I was reviewing an old incident review doc where I wrote up some of the high level learnings from the incident. Thought it was worth sharing, with the details omitted to protect the innocent.
Some backstory; we were trying to load test a component and ended up getting the load testing done at the last minute right before customer launch. The team had to work into the weekend to meet the customer deadline.
So while this wasn’t an “incident” as most people would define it, the fact that our process failed us in a way that we missed several deliverables led me to run a review of our process, much like in a typical post-mortem. Here were the team’s findings.
When lacking knowledge, use historical data.
We got stuck early in the process trying to get the customer’s release plan, where we could have looked at what we had done other customers had done for their release plans. Using that data, we could have suggested a plan, and moved forward under those assumptions. The fact that we didn’t have comprehensive data until almost a week into the project shouldn’t have slowed us down as much as it did.

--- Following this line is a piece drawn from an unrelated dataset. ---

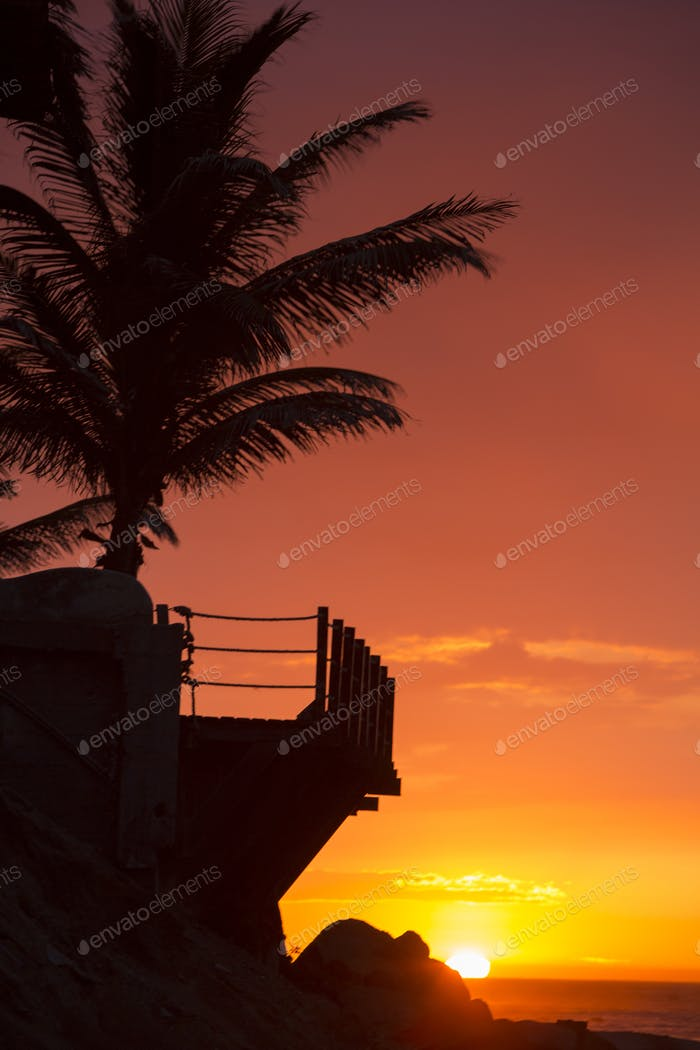 Palm trees and wild balcony in Mancora during a wonderful sunset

When looking for direction, write up a plan and look for feedback
Our original plan for this project consisted of an Epic and a write up of tickets. For these type of projects, it is expected that a load test plan would be written up and vetted with folks outside of the team. This was a known requirement of the project that wasn’t completed until very late in the process, and we didn’t have sign-off until the day of our load testing. Had we done this early in the process, we would have gotten valuable feedback about our approach early, and most likely met our deadline.
Make “unreasonable” asks
Early in the process, we booked a late load testing time (the day of the deadline at 1pm). The reason we did this wasn’t that we wanted to test this late, but that by the time we signed up, this was the only timeslot left available. This would have been a good time to make an “unreasonable” ask of the loadtest team, and see if they could accommodate us at another time, either before or after their normal slots.

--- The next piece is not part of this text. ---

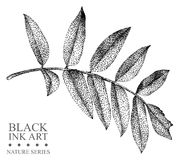 Illustration with leaf of Rowan drawn by hand with black ink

The worst thing that could happen is they say no, and at least then it’s known that you’d like to test earlier, in case someone else cancelled or can’t make their slot.
Ask for help early and often
We hit some snags with our load testing, but the request for help didn’t come up until late in the process, and the biggest push for assistance came days before our load testing deadline. Had we front-loaded some of these questions, we probably wouldn’t have missed our deadline.
Additionally, some of the updates from the team indicated we were on track when we were not. Had those updates been more transparent, we would have had the right folks working on the right set of problems.
One of the problems we hit was testing multiple users vs a single user. This was never highlighted in channel until it was uncovered during load testing on the day of the deadline. Had this been highlighted earlier, we might have swarmed on the problem then.
Swarm on problems early
Going into the deadline, we did not have a working load test script that met our requirements. By early Saturday morning (after our deadline) we did. The key here was that 4 people jumped on a call and walked through the problems, live debugged, and kept folks focused on the problem. After a few hours we had a working proof of concept.
While we needed much of the early context and research to allow for this to happen, if we had swarmed earlier in the week we might have come up with a solution at our deadline.